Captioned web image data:
□ □ □ □ □
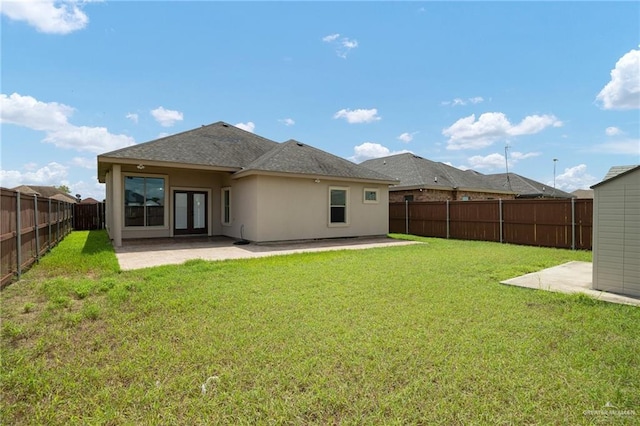 rear view of property with a yard and a patio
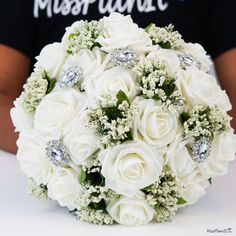 a bridal bouquet with white roses and baby's breath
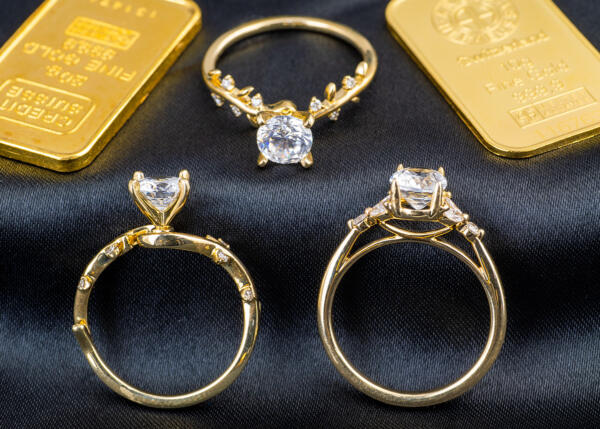 Three yellow gold engagement rings next to gold bars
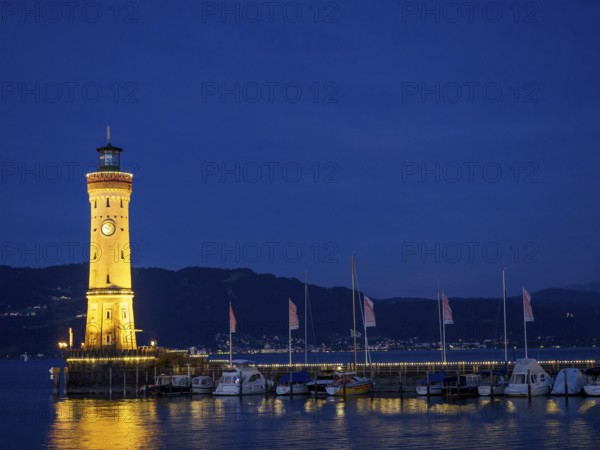 Illuminated lighthouse in the harbour at night, calm water and boats illuminated with warm light,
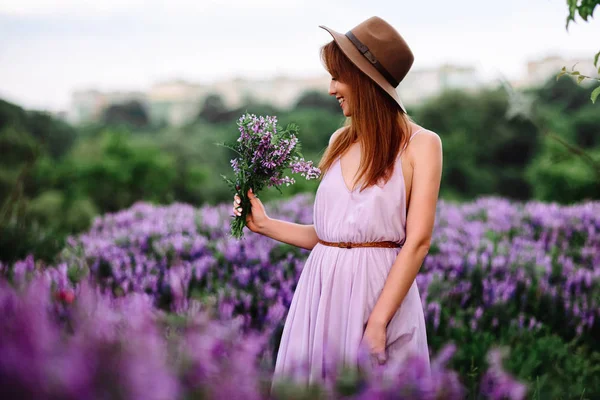 Červenovlasá dívka v klobouku leží v trávě s fialovými květy. Mladá žena se v přírodě usmívá. dáma kráčí po levandulovém poli. — Stock fotografie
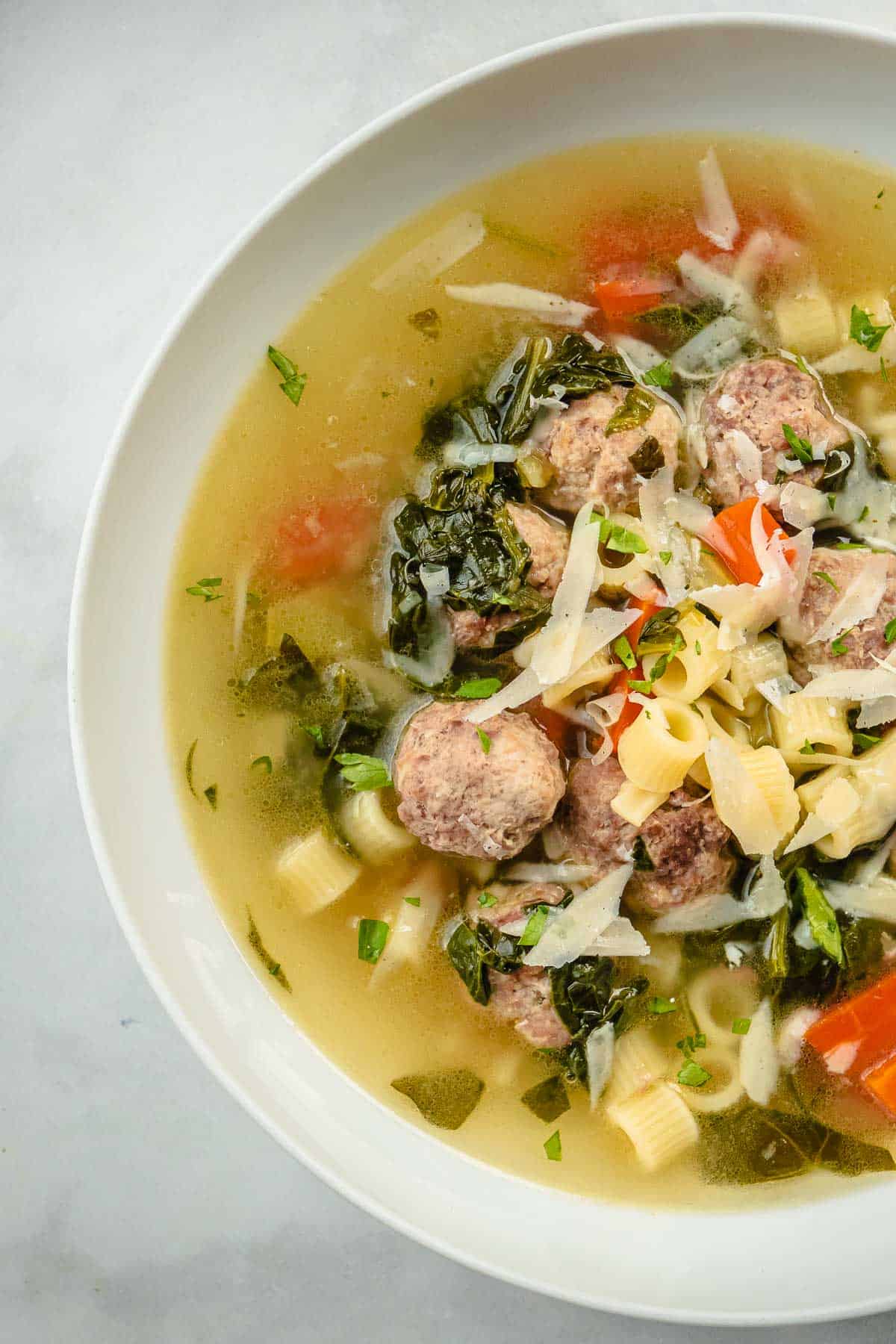 close up of a bowl of italian wedding soup.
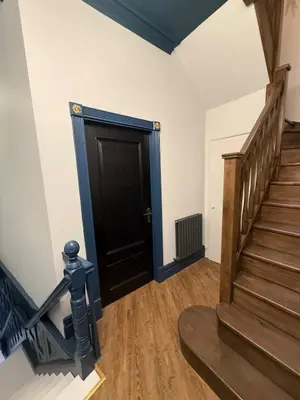 a hallway with a black door and stairs at The Loft At One Luxury Penthouse in Wigan
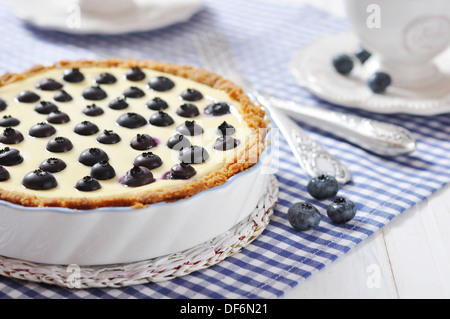 Blueberry tart with cup of tea on checkered background Stock Photo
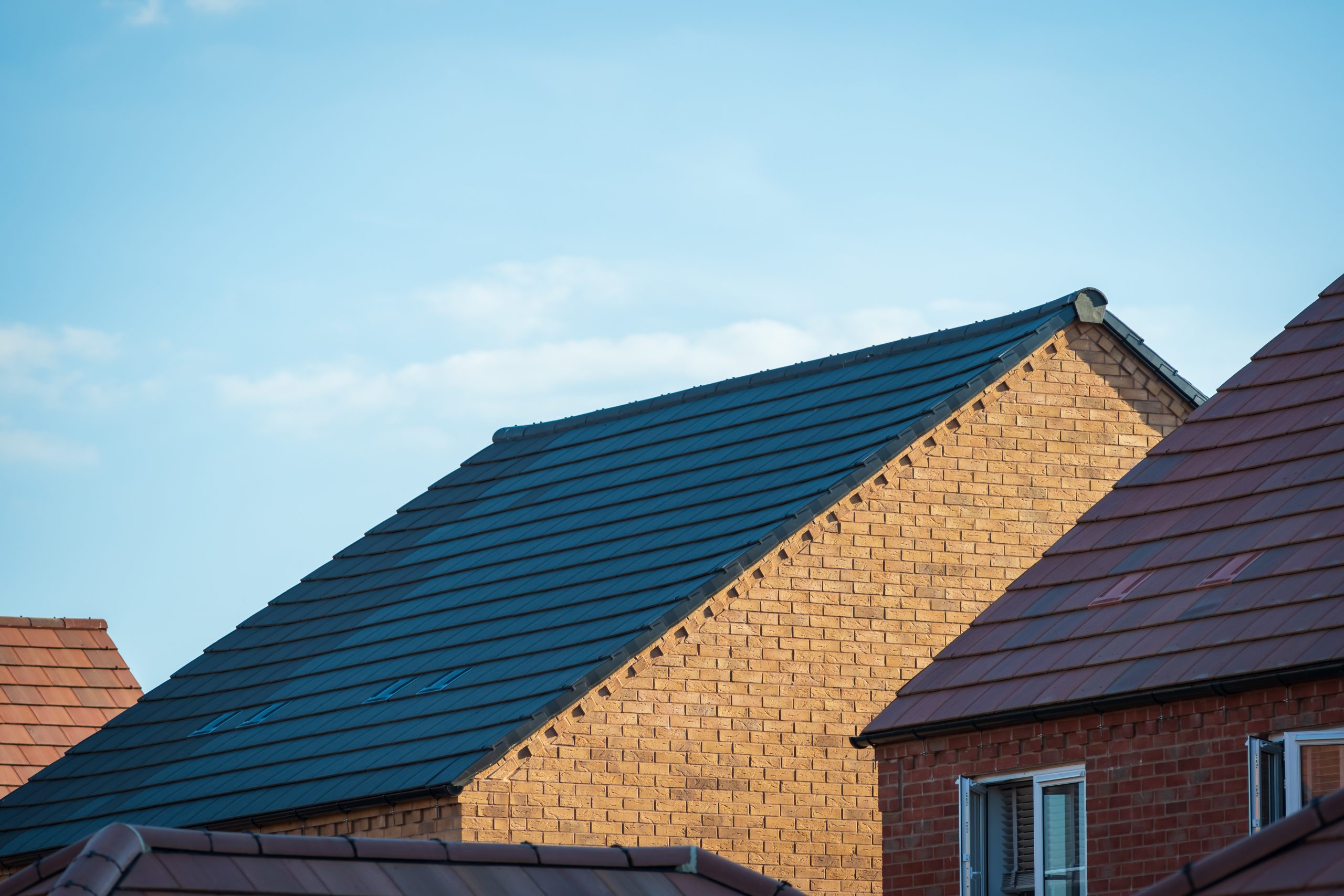 A close-up of several rooftops of brick houses under a clear blue sky. The central house features a light-brown brick facade with a dark blue slate roof. Other visible rooftops have reddish-brown shingles.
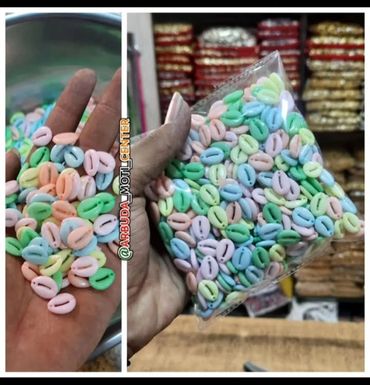 Colorful pastel beads shaped like cowrie shells held in hand and packed in a plastic bag.
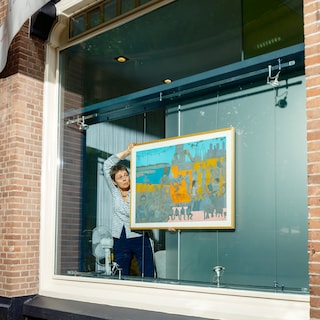 25 years of accessible art in an Amsterdam law firm's windows: 'I see them as gifts for passers-by'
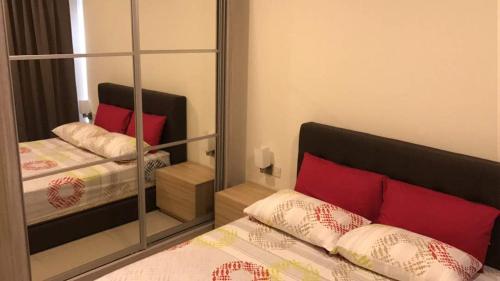 um quarto com um espelho e uma cama com almofadas vermelhas em Hyve em Cyberjaya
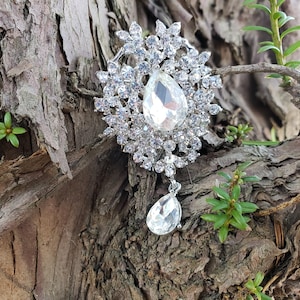 Può includere: Un fermaglio d'argento con un grande ciondolo a goccia di cristallo trasparente circondato da cristalli più piccoli. Il fermaglio è su una superficie di legno marrone ruvida.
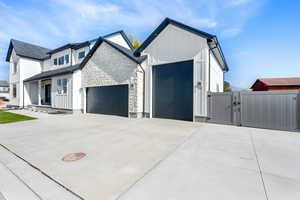 View of front of home featuring a gate, board and batten siding, stone siding, an attached garage, and driveway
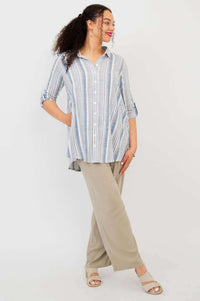 Model in blue and white striped tunic shirt paired with beige wide-leg pants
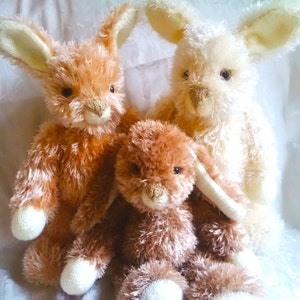 May include: Three plush bunny rabbits, one brown, one light brown, and one white. The bunnies are sitting together on a white surface.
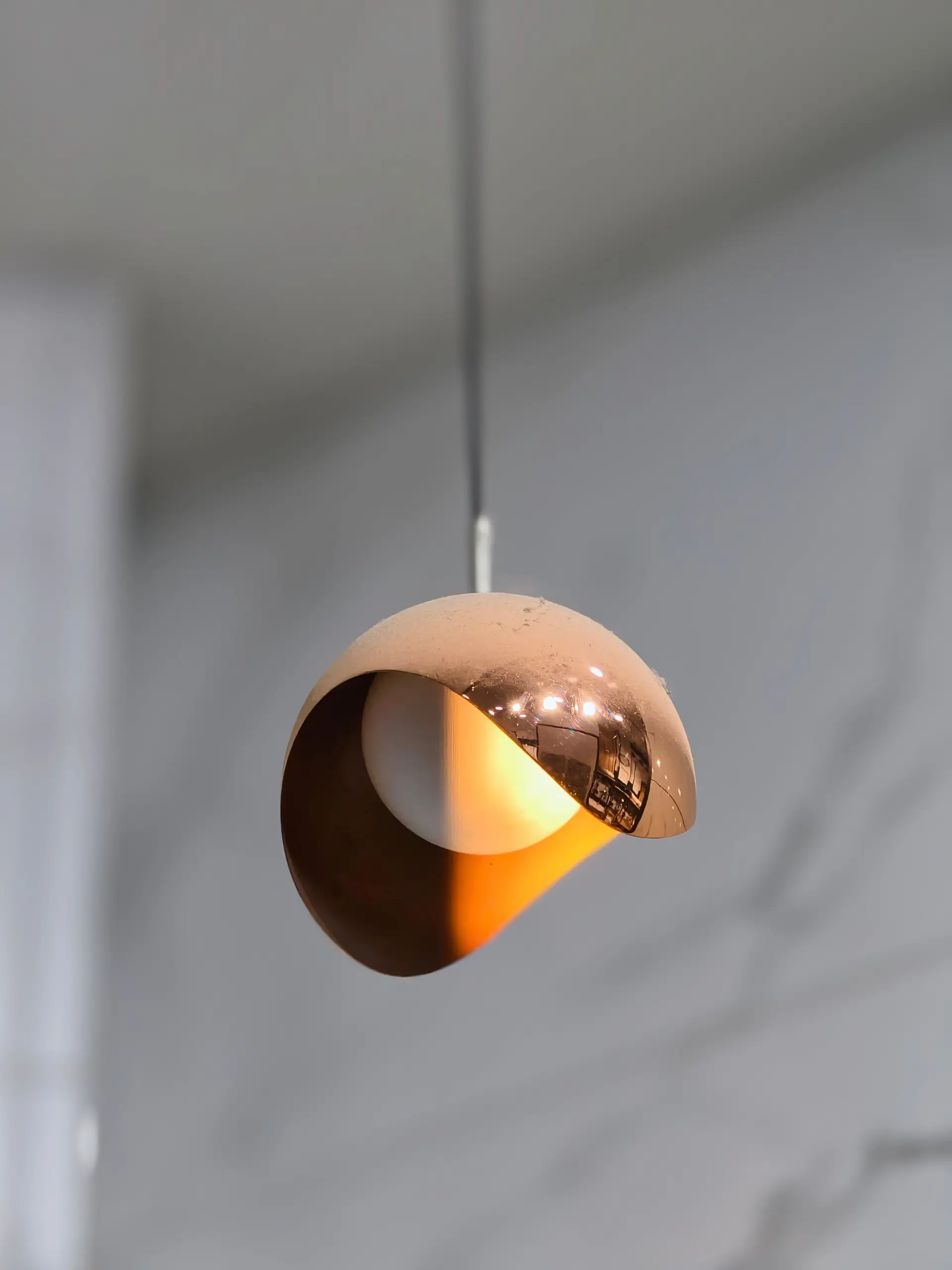 Brushed copper pendant light fixture detail showing refined material joint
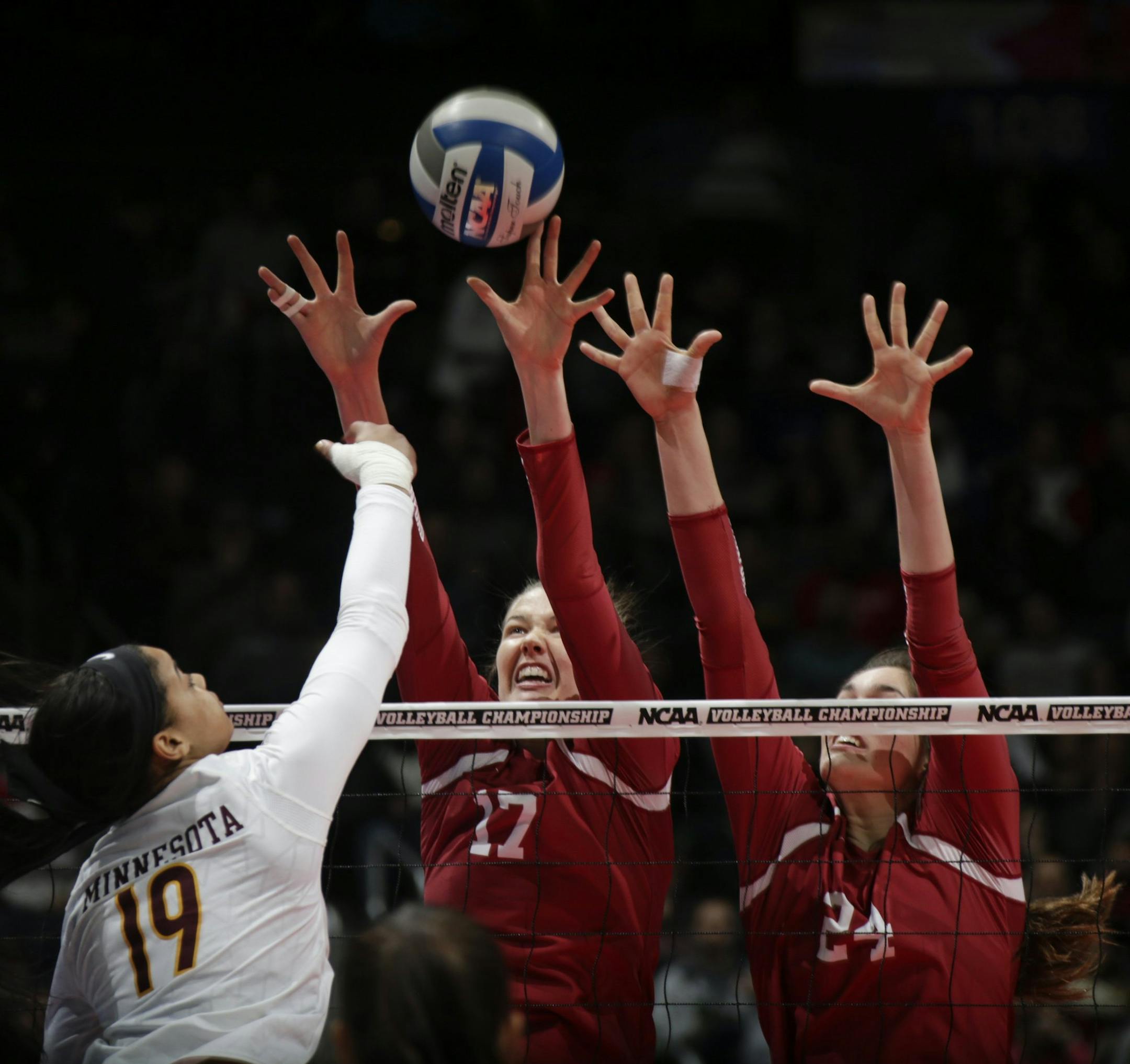 Stanford's Merete Lutz (17) and Audriana Fitzmorris (24) attempt a block on a shot from Minnesota's Alexis Hart (19) during the first set of an NCAA women's volleyball national semifinal at Nationwide Arena in Columbus, Ohio, on Thursday, Dec. 15, 2016. (Joshua A. Bickel/Columbus Dispatch/TNS)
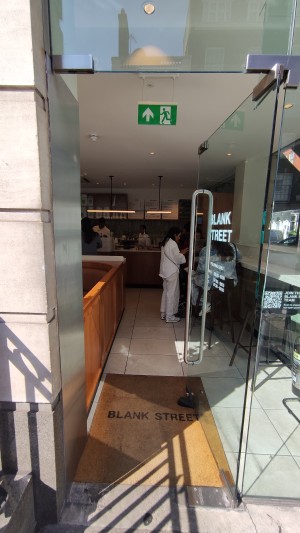 Glass door ahead. Push via vertical metal handle on left to open.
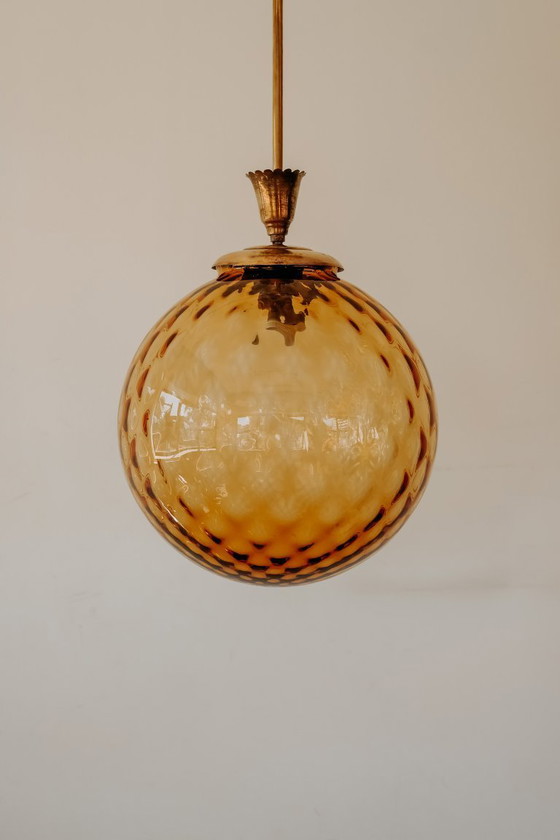 Brass Pendant Lamp with Round Orange Glass Shade and Swirl Structure (photo 3 of 8)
□ □ □ □ □
Please copy every line of the data above word for word, giving only the text and leaving out the pictures.

_Your response:_
 rear view of property with a yard and a patio
 a bridal bouquet with white roses and baby's breath
 Three yellow gold engagement rings next to gold bars
 Illuminated lighthouse in the harbour at night, calm water and boats illuminated with warm light,
 Červenovlasá dívka v klobouku leží v trávě s fialovými květy. Mladá žena se v přírodě usmívá. dáma kráčí po levandulovém poli. — Stock fotografie
 close up of a bowl of italian wedding soup.
 a hallway with a black door and stairs at The Loft At One Luxury Penthouse in Wigan
 Blueberry tart with cup of tea on checkered background Stock Photo
 A close-up of several rooftops of brick houses under a clear blue sky. The central house features a light-brown brick facade with a dark blue slate roof. Other visible rooftops have reddish-brown shingles.
 Colorful pastel beads shaped like cowrie shells held in hand and packed in a plastic bag.
 25 years of accessible art in an Amsterdam law firm's windows: 'I see them as gifts for passers-by'
 um quarto com um espelho e uma cama com almofadas vermelhas em Hyve em Cyberjaya
 Può includere: Un fermaglio d'argento con un grande ciondolo a goccia di cristallo trasparente circondato da cristalli più piccoli. Il fermaglio è su una superficie di legno marrone ruvida.
 View of front of home featuring a gate, board and batten siding, stone siding, an attached garage, and driveway
 Model in blue and white striped tunic shirt paired with beige wide-leg pants
 May include: Three plush bunny rabbits, one brown, one light brown, and one white. The bunnies are sitting together on a white surface.
 Brushed copper pendant light fixture detail showing refined material joint
 Stanford's Merete Lutz (17) and Audriana Fitzmorris (24) attempt a block on a shot from Minnesota's Alexis Hart (19) during the first set of an NCAA women's volleyball national semifinal at Nationwide Arena in Columbus, Ohio, on Thursday, Dec. 15, 2016. (Joshua A. Bickel/Columbus Dispatch/TNS)
 Glass door ahead. Push via vertical metal handle on left to open.
 Brass Pendant Lamp with Round Orange Glass Shade and Swirl Structure (photo 3 of 8)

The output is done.